Today 185 UN member states are parties to the United Nations Convention against Transnational Organized Crime (UNTOC) which was adopted by the General Assembly in 2000. The multilateral treaty has three supplementary protocols: the Protocol to Prevent, Suppress and Punish Trafficking in Persons, Especially Women and Children; the Protocol against the Smuggling of Migrants by Land, Sea and Air; and the Protocol against the Illicit Manufacturing of and Trafficking in Firearms, their Parts and Components and Ammunition. By ratifying the Convention, states are obliged to develop specific measures against transnational organized crime. This includes adopting frameworks for extradition, creating domestic criminal offenses, promoting assistance for national authorities, and so on. In this way, the Convention has functioned as the primary instrument to fight transnational organized crime and ensure safety among countries.
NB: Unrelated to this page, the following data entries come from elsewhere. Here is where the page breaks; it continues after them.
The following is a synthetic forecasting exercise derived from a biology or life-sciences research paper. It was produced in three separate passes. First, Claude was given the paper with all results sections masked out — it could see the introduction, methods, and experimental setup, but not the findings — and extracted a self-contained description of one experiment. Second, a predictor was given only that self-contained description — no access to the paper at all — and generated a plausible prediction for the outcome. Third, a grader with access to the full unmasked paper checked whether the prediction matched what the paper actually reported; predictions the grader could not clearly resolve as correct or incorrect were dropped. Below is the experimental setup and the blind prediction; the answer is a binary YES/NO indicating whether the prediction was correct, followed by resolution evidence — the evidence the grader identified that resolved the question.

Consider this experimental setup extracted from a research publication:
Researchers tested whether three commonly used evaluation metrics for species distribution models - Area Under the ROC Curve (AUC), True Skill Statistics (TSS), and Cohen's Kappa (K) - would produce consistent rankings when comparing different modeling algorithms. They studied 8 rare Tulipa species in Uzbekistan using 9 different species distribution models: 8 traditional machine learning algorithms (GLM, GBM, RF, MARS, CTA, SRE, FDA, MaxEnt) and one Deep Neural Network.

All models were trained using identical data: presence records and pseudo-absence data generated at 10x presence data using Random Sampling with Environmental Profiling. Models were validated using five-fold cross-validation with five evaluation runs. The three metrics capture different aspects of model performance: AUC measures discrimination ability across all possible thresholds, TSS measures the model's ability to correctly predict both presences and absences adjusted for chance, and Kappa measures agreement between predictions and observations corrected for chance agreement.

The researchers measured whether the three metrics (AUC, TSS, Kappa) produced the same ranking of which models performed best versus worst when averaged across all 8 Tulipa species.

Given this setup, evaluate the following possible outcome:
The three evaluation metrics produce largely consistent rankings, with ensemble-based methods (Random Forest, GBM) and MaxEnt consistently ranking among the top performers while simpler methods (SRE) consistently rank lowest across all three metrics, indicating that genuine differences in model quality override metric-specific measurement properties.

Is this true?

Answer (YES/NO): NO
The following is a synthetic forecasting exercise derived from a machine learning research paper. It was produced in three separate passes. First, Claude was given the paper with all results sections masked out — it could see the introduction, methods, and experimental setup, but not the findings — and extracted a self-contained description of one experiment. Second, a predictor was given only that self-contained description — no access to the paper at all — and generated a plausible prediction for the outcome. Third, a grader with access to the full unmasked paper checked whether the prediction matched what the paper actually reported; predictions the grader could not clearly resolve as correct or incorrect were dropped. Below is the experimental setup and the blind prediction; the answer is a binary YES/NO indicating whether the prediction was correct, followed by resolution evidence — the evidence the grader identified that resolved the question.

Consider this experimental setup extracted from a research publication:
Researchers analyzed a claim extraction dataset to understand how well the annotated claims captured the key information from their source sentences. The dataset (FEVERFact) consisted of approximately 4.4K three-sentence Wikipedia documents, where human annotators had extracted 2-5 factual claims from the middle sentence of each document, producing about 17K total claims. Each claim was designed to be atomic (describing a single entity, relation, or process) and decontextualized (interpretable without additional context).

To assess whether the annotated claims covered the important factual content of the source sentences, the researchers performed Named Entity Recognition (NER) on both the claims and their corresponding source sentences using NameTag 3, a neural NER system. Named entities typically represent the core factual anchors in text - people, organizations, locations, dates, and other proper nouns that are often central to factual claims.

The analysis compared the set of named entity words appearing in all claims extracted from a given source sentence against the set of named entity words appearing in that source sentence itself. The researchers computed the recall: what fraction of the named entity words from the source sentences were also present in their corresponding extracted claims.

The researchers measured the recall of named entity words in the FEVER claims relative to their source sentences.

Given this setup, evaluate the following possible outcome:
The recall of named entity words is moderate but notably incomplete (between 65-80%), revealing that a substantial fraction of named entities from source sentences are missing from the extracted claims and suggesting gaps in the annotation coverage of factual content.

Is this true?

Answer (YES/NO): YES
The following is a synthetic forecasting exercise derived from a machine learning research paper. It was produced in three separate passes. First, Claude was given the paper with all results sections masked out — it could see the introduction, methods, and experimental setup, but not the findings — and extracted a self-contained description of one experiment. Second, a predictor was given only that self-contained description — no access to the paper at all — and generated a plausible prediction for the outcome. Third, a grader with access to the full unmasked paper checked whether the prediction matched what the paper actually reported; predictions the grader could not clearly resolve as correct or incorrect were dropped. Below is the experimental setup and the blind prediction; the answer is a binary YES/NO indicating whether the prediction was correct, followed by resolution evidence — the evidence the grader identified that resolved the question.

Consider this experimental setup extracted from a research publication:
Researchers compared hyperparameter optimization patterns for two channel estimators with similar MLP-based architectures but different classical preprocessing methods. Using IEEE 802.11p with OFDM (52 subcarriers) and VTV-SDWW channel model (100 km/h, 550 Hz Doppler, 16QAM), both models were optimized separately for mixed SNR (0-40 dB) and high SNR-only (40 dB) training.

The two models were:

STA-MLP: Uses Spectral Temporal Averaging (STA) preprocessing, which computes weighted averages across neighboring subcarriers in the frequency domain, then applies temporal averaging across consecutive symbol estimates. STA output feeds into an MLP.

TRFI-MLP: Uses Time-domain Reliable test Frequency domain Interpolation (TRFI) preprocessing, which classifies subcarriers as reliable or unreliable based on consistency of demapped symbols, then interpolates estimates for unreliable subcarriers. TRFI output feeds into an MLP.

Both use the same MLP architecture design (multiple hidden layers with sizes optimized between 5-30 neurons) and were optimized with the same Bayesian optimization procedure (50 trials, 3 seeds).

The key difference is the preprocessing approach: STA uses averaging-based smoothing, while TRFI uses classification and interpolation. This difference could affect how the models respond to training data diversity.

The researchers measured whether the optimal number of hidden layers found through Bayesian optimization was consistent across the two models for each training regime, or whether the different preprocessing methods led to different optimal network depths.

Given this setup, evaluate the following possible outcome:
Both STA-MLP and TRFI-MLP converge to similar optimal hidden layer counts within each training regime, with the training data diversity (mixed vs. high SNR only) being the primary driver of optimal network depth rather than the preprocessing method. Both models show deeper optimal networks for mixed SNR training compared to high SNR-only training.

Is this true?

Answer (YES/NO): NO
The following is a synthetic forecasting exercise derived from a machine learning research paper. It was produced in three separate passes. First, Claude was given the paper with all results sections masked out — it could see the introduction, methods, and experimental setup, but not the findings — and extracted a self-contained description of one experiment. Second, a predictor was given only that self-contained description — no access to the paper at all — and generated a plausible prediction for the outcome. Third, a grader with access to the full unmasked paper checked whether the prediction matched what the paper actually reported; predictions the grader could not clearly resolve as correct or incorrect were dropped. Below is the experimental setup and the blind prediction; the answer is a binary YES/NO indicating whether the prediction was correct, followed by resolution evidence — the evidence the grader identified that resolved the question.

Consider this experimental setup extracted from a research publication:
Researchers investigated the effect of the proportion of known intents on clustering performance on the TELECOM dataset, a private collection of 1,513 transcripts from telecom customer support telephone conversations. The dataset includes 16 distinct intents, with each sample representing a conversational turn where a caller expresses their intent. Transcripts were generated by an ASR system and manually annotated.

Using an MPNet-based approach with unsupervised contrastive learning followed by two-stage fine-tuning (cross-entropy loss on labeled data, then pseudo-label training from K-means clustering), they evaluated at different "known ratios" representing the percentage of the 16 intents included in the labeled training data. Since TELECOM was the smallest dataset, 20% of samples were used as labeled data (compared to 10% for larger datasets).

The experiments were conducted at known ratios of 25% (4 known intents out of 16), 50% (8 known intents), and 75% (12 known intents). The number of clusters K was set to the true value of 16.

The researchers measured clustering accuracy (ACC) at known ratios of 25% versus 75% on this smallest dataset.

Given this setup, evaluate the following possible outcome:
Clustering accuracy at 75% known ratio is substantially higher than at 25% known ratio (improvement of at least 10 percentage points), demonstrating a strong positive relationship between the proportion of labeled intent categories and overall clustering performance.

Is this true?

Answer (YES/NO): YES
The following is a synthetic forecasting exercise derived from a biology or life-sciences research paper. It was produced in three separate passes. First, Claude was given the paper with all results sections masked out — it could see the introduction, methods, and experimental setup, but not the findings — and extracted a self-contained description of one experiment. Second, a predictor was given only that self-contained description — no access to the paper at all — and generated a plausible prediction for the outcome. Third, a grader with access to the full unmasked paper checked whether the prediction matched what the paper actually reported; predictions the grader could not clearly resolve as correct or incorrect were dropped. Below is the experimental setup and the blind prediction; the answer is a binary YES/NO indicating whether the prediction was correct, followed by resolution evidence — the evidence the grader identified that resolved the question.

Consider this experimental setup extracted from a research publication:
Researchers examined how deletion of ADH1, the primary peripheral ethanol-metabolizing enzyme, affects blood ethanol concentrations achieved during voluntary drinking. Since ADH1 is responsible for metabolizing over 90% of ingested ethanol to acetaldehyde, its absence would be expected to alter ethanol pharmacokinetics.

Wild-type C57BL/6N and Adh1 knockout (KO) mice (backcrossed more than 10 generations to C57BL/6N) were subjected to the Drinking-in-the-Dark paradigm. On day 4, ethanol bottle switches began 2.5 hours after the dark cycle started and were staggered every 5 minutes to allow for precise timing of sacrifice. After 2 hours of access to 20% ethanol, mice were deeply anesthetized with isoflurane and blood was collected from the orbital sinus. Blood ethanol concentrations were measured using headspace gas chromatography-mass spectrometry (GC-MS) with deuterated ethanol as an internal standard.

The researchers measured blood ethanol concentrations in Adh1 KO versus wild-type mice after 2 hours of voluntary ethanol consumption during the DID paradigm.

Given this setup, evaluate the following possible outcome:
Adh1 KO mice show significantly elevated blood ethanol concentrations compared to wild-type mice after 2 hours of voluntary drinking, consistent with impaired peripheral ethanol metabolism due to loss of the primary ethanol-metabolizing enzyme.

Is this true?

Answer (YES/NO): NO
Topic A: Transnational Crime against Cultural Property
In recent years, organized crime groups and terrorist organizations have become involved in the theft, destruction, and trafficking of cultural property. These groups profit from the theft of valuable artifacts by selling them to wealthy collectors and museums; in 2020, over 800,000 related items were seized worldwide. The damage that crime against cultural property causes to archaeological sites and national identity cannot be overstated. Some organized crime groups have also started to create forgeries of cultural artifacts to meet the growing demand. However, selling fake items only increases the demand for real artifacts, putting them in even greater danger. The UNTOC is the world’s best tool to fight organized crime groups and therefore has a responsibility to stop this trade. This committee will ask delegates to develop robust solutions that preserve global heritage while cutting off funding from these violent groups.
Topic B: The Usage of the Internet to Organize Crime
The issue of cybercrime and national security has been more widely recognized in the past few years. The UNTOC addresses the link between cybercrime on the internet and organized crimes. The increase in illegal online activities is a serious concern, as the internet has made swift and anonymous interactions possible. Crimes are often targeted and have destructive consequences like identity theft, fraud, exploitation of minors, and the distribution of terrorist materials. Criminals profit about USD 1 billion per year off of cybercrimes, mostly through stealing private data and attaining bank and payment information. These crimes threaten national security, exploit individuals, and have other disastrous effects. Due to the complexity of the conflict, strengthening and developing solutions is important to prevent major attacks and crimes and to ensure the safety of people across the world.